For Type=Expression: first parameter is a formula expression, and next parameters are names of measures used as arguments in the expression.

Name

Explicit unique measure identifier. You can leave it blank (for any measure types except "Expression") to generate the name automatically.

Label

User-friendly measure caption (optional).

Format

Custom format template (syntax is for .NET String.Format, only zero-index placeholder {0} can be used). Examples:

{0:$#.##} → format number as $10.25 (or empty if no value)
{0:0,.0#}k → show number in thousands with "k" suffix
{0:0.#|k} → if number>1000 shorten it with "k" suffix
{0:0,,.0#}M → show number in millions with "M" suffix
{0:0.#|M} → if number>1000000 shorten it with "M" suffix
{0:0.#|kMB} → shorten large number with appropriate "k"/"M"/"B" suffix

Note: totals/sub-totals will be empty for FirstValue measures.

Report parameters setup

Report parameter allows you to specify some filtering condition in ES query by user-entered value. Typical usage of report parameters:

filter by the field that is not used in the report
filter data in ElasticSearch query for pivot tables
published reports: define how viewers can filter report data

Name: Unique (for this cube) parameter identifier.
Label: User-friendly parameter caption for UI (optional).
Data Type: String: text-based value.
Int32: 32-bit integer (max value is 2,147,483,647).
Int64: 64-bit integer (max value is 9,223,372,036,854,775,807).
Decimal: Fixed-point number with max 28 significant digits. Decimal point is '.' character.
DateTime: datetime or date value (in this case datetime value has 0:00:00 time). Date value should be specified as string in YYYY-MM-DD format.
Boolean: accepts only 'True' or 'False' value.
Multivalue: If checked parameter can accept several values (as array, in UI user can enter them as comma-separated string). Multivalue parameter can be used only with IN condition.
Default Value: Defines default value of this parameter. Empty means 'not defined'.
Expression: Custom expression to evaluate final parameter value. Expression syntax is the same as in calculated cube members; you can access user-entered values with Parameter["param_name"].

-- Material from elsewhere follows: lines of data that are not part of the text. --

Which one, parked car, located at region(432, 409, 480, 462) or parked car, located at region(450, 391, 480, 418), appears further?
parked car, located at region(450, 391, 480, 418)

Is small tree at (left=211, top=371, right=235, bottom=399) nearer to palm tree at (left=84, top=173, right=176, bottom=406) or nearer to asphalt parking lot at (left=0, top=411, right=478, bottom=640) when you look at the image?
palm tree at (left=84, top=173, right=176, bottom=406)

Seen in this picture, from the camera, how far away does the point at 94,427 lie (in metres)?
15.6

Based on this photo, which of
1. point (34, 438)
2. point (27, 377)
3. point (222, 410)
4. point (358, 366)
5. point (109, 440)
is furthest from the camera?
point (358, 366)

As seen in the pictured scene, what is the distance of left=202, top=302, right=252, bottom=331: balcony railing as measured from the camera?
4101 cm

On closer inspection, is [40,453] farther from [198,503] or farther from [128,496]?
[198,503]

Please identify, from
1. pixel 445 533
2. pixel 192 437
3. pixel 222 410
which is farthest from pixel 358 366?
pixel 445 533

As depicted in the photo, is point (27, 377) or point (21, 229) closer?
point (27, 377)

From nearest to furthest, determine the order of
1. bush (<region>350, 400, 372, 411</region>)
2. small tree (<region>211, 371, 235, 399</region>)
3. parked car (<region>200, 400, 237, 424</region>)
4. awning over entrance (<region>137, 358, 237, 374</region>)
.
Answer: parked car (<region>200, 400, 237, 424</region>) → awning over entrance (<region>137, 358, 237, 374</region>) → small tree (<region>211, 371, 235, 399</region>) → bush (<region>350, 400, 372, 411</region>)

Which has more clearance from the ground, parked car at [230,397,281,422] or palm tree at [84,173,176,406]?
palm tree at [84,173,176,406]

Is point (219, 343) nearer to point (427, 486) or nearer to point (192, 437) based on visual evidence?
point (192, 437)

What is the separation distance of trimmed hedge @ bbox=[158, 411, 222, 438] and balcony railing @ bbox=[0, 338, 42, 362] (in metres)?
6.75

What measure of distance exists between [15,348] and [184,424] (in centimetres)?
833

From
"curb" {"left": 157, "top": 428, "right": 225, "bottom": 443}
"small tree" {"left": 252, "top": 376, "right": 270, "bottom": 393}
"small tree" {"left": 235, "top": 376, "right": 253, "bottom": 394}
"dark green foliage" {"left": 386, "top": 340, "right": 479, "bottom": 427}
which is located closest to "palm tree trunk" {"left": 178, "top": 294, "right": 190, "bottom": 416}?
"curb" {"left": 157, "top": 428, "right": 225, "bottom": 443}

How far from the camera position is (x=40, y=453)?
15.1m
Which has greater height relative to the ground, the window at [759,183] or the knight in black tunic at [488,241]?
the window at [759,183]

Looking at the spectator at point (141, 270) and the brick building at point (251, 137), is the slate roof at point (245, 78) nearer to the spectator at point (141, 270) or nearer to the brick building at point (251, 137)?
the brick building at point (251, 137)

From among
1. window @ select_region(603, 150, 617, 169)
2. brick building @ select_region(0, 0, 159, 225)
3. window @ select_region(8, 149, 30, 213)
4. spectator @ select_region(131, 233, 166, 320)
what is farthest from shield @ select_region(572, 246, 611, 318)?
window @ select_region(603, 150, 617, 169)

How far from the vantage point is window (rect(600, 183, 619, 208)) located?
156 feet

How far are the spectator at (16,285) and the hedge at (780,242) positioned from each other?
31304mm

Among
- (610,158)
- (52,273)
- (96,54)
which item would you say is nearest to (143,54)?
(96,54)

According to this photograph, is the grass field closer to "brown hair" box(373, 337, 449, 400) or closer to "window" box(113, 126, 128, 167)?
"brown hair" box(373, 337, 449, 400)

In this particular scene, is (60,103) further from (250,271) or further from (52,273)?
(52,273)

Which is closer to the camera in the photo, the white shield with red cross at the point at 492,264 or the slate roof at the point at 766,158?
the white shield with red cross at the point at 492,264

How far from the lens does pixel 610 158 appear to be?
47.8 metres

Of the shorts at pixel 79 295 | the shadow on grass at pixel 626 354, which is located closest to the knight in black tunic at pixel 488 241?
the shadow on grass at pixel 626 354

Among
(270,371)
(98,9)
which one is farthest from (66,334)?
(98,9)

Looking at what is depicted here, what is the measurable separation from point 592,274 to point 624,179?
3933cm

When parameter is defined it can be used in Filter Expression as following:

"1"="1" @paramName[ and name.keyword="{0}":var ]

Parameter placeholder syntax:

@: identifies that this is a placeholder for the parameter
paramName: parameter's Name
[ ]: expression part between square brackets is added to Filter Expression when parameter is defined.
"{0}":var: an inner placeholder for the parameter's value.

In this sample parameter name is paramName and ElasticSearch document field to filter is name.keyword.

Display array field as a single value

If your index contains multi-value field like this:

{
  "categories" : ["A", "B"]
}

and you want to display this array as a 'joined' string value this is possible by adding a dimension evaluated with "painless" script expression:

Name: categories_joined
Parameters: (doc[\"categories.keyword\"].join(\",\"))

Now "categories_joined" dimension can be used both in pivot-table and flat-table reports to display array values, i.e. A, B.

Troubleshooting

ERROR: Fielddata is disabled on text fields by default. Set fielddata=true on [some_text_field] in order to load fielddata in memory by uninverting the inverted index. Note that this can however use significant memory. Alternatively use a keyword field instead.

This error appears when you try to aggregate by text field and your ElasticSearch index doesn't have original values for this field. In most cases you can use .keyword suffix and enable unindexed values for aggregation as described in official ElasticSearch documentation.

ERROR: runtime error(script_exception: some_painless_script_expression)

This error happens when ElasticSearch cannot evaluate calculated field defined with painless expression. Typical case is when date values are stored as strings in format that is not recognized as 'Date' datatype by ElasticSearch and as result expression that takes part of the date (like doc["timespamp_field"].date.dayOfMonth) fails. To fix this you need to define a mapping for this field that declares Date datatype and formats to match (if needed).

ERROR: failed to create query (caused_by: { "type": "number_format_exception", "reason": "For input string: \"some_keyword\"" }): ElasticSearch query

You may get an error like this ('caused_by' may be a bit different) with flat table report type and when you specify a keyword to filter without field name hint: in this case SeekTable produces OR condition for all fields selected as columns, and one of them is not comparable with the specified keyword value.
Workaround: specify a hint for the keyword in the filter, for example: name:John.

ERROR: Trying to create too many buckets. Must be less than or equal to: [10000] but was [10001]

This may happen when you selected high-cardinality field in the pivot table report. To fix this you can use report parameter(s) to apply some filtering condition in ElasticSearch query. If you need to get more than 10k unique values in the pivot table you'll need to change [search.max_buckets] option in your cluster level setting.